Non potete non pronunciarvi sulla storia di ieri se volete essere, come dovete essere, le guide morali dei nostri soldati. Oltre a tutto la Patria, cioè noi, vi paghiamo o vi abbiamo pagato anche per questo. E se manteniamo a caro prezzo (1000 miliardi l’anno) l’esercito, è solo perché difenda colla Patria gli alti valori che questo concetto contiene: la sovranità popolare, la libertà,la giustizia. E allora (esperienza della storia alla mano) urgeva più che educaste i nostri soldati all’obiezione che all’obbedienza. L’obiezione in questi 100 anni di storia l’han conosciuta troppo poco. L’obbedienza, per disgrazia loro e del mondo, l’han conosciuta anche troppo.
Scorriamo insieme la storia. Volta volta ci direte da che parte era la Patria, da che parte bisognava sparare, quando occorreva obbedire e quando occorreva obiettare.
“1860”. Un esercito di napoletani, imbottiti dell’idea di Patria, tentò di buttare a mare un pugno di briganti che assalivala sua Patria. Fra quei briganti c’erano diversi ufficiali napoletani disertori della loro Patria. Per l’appunto furono i briganti a vincere. Ora ognuno di loro ha in qualche piazza d’Italia un monumento come eroe della Patria.
A 100 anni di distanza la storia si ripete: l’Europa è alle porte. La Costituzione è pronta a riceverla: «L’Italia consente alle limitazioni di sovranità necessarie…». I nostri figli rideranno del vostro concetto di Patria, così come tutti ridiamo della Patria Borbonica. I nostri nipoti rideranno dell’Europa. Le divise dei soldati e dei cappellani militari le vedranno solo nei musei. La guerra seguente 1866 fu un’altra aggressione. Anzi c’era stato un accordo con il popolo più attaccabrighe e guerrafondaio del mondo per aggredire l’Austria insieme. Furono aggressioni certo le guerre (1867-1870) contro i Romani i quali non amavano molto la loro secolare Patria, tant’èvero che non la difesero. Ma non amavano molto neanche la loro nuova Patria che li stava aggredendo, tant’è vero che non insorsero per facilitarle la vittoria. Il Gregorovius spiega nel suo diario: «L’insurrezione annunciata per oggi, è stata rinviata a causa della pioggia».
Nel 1898 il Re «Buono» onorò della Gran Croce Militare il generale Bava Beccaris per i suoi meriti in una guerra che è bene ricordare. L’avversario era una folla di mendicanti che aspettavano la minestra davanti a un convento a Milano. Il Generale li prese a colpi di cannone e di mortaio solo perché i ricchi (allora come oggi) esigevano il privilegio di non pagare tasse. Volevano sostituire la tassa sulla polenta con qualcosa di peggio per i poveri e di meglio per loro. Ebbero quel che volevano. I morti furono 80, i feriti innumerevoli. Fra i soldati non ci fu né un ferito né un obiettore. Finito il servizio militare tornarono a casa a mangiar polenta. Poca perché era rincarata.
########################################
* Consegna:
Riporta il tratto del brano che va da "Scorriamo insieme la" fino a "quando occorreva obiettare.", modificandolo in un punto: al posto di "sparare" scrivi "combattere". Per rispondere basati soltanto sul brano.

* Materiale:
########################################
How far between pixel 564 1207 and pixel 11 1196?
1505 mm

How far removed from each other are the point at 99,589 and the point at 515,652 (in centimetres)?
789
########################################
* Svolgimento:
Scorriamo insieme la storia. Volta volta ci direte da che parte era la Patria, da che parte bisognava combattere, quando occorreva obbedire e quando occorreva obiettare.